Tuesday, June 16, 2009

Losing Liulichang

On Friday afternoons the reading room in the Archaeology and Museology
Institute is closed, so this Friday I decided to troll the bookshops
of Liulichang, as I have done many times before, for books I need for
this research project (and for new publications). Since I had to be
downtown at 7 for Friday night services, it made sense to go in a
little early - it takes at least an hour to get downtown, so one wants
to get as much done as possible when one goes. I took the bus, then
the subway, getting off at Fuchengmen to photograph a wonderful shop
sign I’d seen from a bus (a halal eatery whose English sign reads “The
Huguosi Noshery”) and then getting on again to ride down to Qianmen.
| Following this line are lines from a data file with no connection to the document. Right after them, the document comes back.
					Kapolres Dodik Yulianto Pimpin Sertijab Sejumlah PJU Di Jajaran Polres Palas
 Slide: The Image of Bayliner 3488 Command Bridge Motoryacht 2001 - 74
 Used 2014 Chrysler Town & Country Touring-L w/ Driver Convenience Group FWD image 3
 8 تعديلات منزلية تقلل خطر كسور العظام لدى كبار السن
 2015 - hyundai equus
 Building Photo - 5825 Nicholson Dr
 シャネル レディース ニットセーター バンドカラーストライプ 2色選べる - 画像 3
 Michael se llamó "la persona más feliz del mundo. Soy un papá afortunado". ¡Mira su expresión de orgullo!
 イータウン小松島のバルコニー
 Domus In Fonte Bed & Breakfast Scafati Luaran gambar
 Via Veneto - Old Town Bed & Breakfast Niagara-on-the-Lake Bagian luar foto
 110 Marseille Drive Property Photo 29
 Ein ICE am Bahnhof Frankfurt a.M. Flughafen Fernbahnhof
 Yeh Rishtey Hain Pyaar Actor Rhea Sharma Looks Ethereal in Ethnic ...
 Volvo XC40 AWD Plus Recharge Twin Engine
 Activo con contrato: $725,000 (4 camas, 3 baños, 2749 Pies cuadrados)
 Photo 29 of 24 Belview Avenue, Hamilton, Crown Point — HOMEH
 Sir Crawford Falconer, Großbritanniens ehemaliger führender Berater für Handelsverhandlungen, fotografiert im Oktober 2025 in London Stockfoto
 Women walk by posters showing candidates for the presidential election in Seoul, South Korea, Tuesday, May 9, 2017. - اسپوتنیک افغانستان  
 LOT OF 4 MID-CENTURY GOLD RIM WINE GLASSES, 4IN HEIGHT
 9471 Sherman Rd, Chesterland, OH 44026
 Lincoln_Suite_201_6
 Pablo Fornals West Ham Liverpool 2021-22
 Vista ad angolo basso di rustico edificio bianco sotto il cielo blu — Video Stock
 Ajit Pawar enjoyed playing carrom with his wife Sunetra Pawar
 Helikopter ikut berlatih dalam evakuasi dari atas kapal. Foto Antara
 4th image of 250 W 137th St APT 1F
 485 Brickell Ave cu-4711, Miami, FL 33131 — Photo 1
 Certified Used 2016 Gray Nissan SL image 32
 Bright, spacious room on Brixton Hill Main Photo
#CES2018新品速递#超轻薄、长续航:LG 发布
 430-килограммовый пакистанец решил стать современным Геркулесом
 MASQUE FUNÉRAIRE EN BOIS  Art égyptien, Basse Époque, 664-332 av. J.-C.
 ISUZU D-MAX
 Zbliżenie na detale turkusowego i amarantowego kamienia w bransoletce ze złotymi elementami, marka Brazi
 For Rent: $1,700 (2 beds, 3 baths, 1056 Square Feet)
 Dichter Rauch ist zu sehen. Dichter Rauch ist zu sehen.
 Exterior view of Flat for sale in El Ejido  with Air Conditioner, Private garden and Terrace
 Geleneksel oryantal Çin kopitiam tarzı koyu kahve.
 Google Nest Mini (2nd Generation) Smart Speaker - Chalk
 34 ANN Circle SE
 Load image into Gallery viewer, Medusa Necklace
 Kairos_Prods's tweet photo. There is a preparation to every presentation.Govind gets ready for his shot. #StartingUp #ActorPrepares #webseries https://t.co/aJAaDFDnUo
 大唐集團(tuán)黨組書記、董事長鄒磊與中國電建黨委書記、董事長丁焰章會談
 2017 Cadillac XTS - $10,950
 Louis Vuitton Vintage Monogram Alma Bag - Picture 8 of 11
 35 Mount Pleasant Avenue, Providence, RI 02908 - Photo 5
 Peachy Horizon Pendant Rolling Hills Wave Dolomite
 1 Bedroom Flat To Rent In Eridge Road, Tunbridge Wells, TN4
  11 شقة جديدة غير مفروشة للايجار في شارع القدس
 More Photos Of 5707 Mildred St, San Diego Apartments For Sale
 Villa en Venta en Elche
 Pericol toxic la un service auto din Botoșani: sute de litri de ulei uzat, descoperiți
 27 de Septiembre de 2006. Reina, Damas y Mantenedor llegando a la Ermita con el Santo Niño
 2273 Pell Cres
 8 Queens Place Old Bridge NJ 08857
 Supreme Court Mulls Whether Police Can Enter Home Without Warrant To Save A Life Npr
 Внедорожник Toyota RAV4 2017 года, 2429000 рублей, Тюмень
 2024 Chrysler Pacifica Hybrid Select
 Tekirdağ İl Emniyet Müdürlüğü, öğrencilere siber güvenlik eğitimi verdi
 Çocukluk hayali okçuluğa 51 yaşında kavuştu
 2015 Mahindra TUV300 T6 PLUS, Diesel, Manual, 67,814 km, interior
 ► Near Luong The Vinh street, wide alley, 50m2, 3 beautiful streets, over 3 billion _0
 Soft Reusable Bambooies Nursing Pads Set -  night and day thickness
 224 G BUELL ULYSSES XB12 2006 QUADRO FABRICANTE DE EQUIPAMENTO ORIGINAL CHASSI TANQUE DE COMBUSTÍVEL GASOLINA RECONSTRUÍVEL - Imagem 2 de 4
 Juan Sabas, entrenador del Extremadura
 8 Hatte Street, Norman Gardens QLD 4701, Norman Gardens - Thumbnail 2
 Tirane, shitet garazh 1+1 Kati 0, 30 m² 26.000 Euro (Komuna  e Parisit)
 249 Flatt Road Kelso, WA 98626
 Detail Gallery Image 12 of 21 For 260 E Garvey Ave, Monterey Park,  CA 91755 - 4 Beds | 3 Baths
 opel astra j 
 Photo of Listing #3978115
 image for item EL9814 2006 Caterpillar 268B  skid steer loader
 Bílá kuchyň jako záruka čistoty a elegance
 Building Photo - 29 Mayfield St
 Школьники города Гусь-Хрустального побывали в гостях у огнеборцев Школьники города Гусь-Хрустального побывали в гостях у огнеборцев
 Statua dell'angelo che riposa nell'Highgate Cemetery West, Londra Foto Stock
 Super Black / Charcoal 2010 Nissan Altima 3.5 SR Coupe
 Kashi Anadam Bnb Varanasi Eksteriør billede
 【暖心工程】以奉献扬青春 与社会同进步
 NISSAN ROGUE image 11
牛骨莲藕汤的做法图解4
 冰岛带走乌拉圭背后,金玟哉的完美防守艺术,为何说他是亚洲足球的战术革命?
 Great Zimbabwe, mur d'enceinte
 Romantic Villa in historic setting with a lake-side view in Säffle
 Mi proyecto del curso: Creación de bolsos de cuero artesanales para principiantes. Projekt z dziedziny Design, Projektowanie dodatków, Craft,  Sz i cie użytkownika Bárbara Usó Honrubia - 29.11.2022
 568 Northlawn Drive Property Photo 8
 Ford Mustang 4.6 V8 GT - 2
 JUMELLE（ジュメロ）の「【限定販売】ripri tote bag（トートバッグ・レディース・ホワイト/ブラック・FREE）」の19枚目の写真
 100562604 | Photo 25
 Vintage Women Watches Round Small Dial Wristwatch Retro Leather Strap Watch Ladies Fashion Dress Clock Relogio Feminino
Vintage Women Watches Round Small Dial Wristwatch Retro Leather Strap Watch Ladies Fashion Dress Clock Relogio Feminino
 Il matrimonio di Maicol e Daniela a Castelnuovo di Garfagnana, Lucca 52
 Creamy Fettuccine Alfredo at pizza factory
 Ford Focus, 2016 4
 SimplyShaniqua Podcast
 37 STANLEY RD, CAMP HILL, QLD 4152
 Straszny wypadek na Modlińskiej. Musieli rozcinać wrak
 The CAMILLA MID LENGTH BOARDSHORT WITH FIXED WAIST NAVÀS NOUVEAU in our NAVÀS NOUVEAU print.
Qianmen is almost completely unrecognizable (see my Flickr stream for
details - link in the sidebar - now that Flickr is back up I can post
pictures again). It’s been made into a pedestrian street with new
shopfronts which are reconstructed versions of the ones found there in
the late 19th and early 20th century - you can see the historical
photographs posted here and there on the walls for comparison. You
pass under a gigantic pailou (memorial arch) of the kind that stood
across many city streets until the great Beijing Soviet-style facelift
of the 1950s. Most of the shopfronts are still empty but the street
is clearly about to be unveiled. Trolley tracks run down the street,
which is paved with stone slabs, and standing on a siding across the
street from the Zhengyilou city gate is a sleekly enameled camel-
colored trolley, named “Qianmen No. 1.” It needs only men in trilby
hats and Chinese robes, with round tortoiseshell glasses, to complete
the picture of early 20th century China. I was so disoriented that I
forgot Liulichang is on the east side of Qianmen, between Qianmen and
Hepingmen. I got halfway down Dashilar before I gave in to my
disorientation and had a red bean popsicle instead. Thank goodness
some things haven’t changed. I'll find Liulichang some other time.